Required work: Reproduce every item below with "Christmas" changed to "Holiday" and all other text left as is. Leave the pictures out of your answer.

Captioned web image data
------------------------

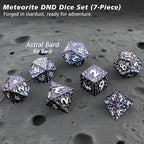 PJOY Metal D&D Dice Set for Dungeons and Dragons Dice with Case Meteorite Black Blue Glitters 7PCS 16mm Role Playing Cool DND Gifts for Players DM Board Game Masters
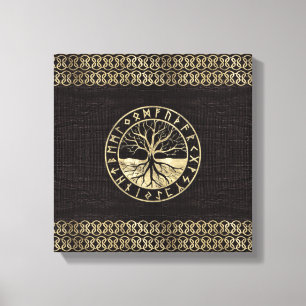 Levensboom - Yggdrasil en Looppas op hout Canvas Afdruk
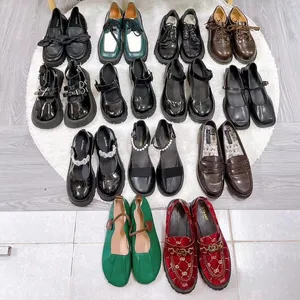 Lolita-zapatos de segunda mano de cuero para niñas, calzado de importación de fábrica china, de primera clase, a la moda, de otoño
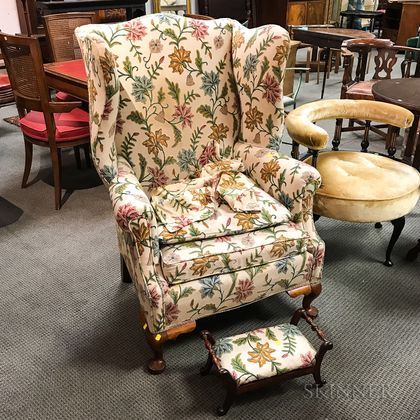 Chippendale-style Crewel-upholstered Cherry Easy Chair and Footstool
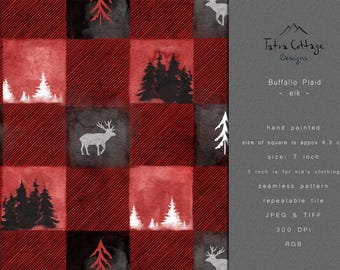 Buffalo Plaid Seamless Pattern File with Elk, Watercolour Handpainted Christmas Design, Digital Download, Red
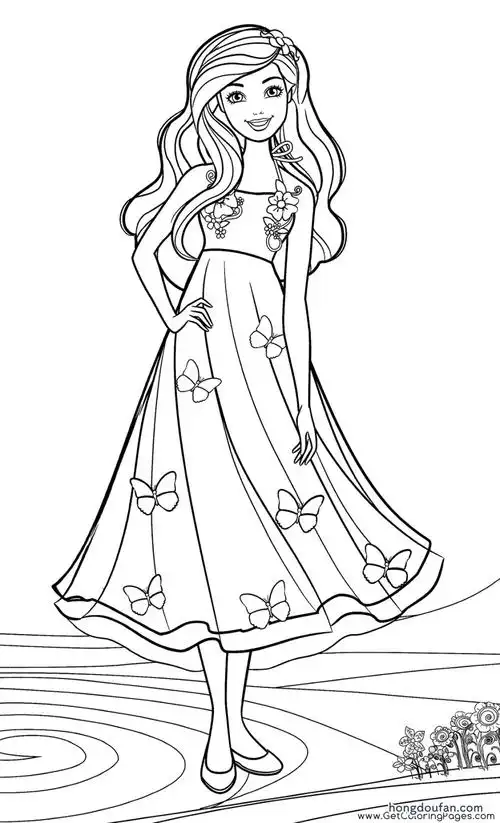 拿着星星魔法棒的芭比娃娃公主填色图片大全-红豆饭小学生简笔画大全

------------------------

Finished exercise:
 PJOY Metal D&D Dice Set for Dungeons and Dragons Dice with Case Meteorite Black Blue Glitters 7PCS 16mm Role Playing Cool DND Gifts for Players DM Board Game Masters
 Levensboom - Yggdrasil en Looppas op hout Canvas Afdruk
 Lolita-zapatos de segunda mano de cuero para niñas, calzado de importación de fábrica china, de primera clase, a la moda, de otoño
 Chippendale-style Crewel-upholstered Cherry Easy Chair and Footstool
 Buffalo Plaid Seamless Pattern File with Elk, Watercolour Handpainted Holiday Design, Digital Download, Red
 拿着星星魔法棒的芭比娃娃公主填色图片大全-红豆饭小学生简笔画大全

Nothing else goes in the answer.